Free voltage chassis like many that I have supplied have a built in isolation transformer in the power supply section to achieve the same thing whether running on mains 110v or 240v.

 

All Nanao chassis and quality Japanese built chassis not only have the power supply section isolated from mains but the secondary flyback / high voltage section is isolated from the power supply secondary section meaning there is no physical connection between Supply Gnd and Flyback Gnd/Shield.

 

The interference we get here in Australia is because ours mains operates on what's known as the MEN system which means our Neutral and Earth are tied together at all times , if you measure between Neutral and Earth on any power point you should always read 0 ohms or dead short.

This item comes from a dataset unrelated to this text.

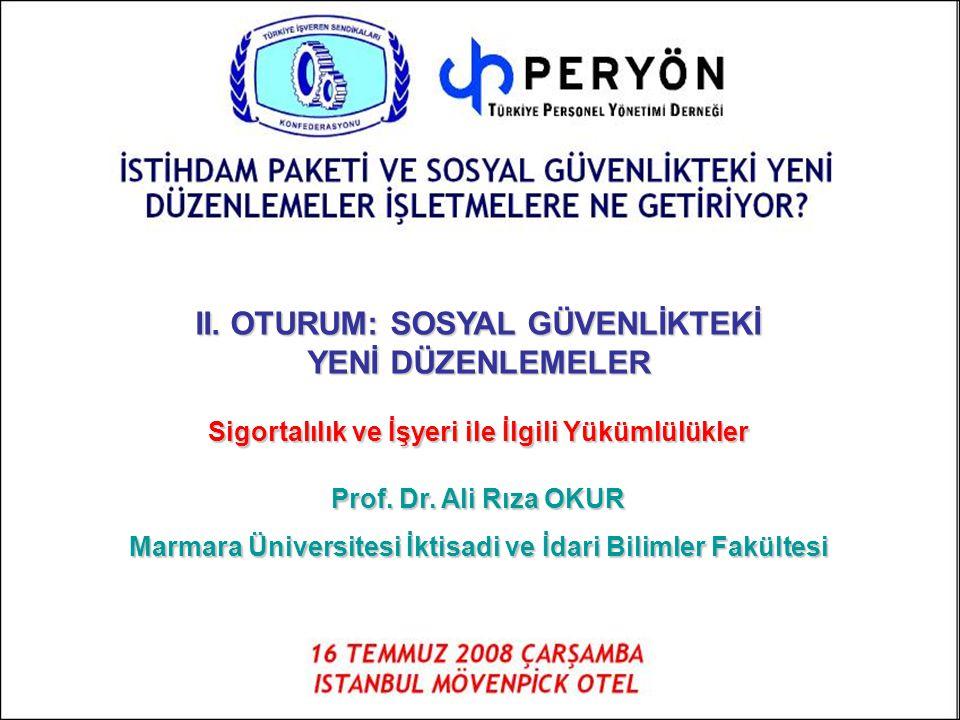 II. OTURUM: SOSYAL GÜVENLİKTEKİ YENİ DÜZENLEMELER Sigortalılık ve İşyeri ile İlgili Yükümlülükler Prof. Dr. Ali Rıza OKUR Marmara Üniversitesi İktisad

This is always an important consideration where monitors are concerned , remember we are using an Isolation transformer so there is no physical connection to the mains , but then if you connect an earth wire ( which remember is connected directly to 240v mains Neutral ) we no longer have any isolation , we have monitor chassis running on 60hz AC 110v , and introducing 50hz AC 240v into what is supposed to be a clean Gnd shield. , the results vary greatly from machine to machine but visible interference is the most common, especially if there is no mains filter on the input of the cabinet. ( always included in all LAI built machines inside the distribution box ) .

 

There are plenty of other chassis designs that have all Gnd's joined together, meaning chassis power supply Gnd and secondary sections are joined which also means the video input Gnd shares the same Gnd , this can induce interference in a lot of situations and earthing the monitor metal frame is the only way to get rid of the interference , quite often just joining Gnd and FG ( Field Gnd ) on the power supply is enough to fix the issue.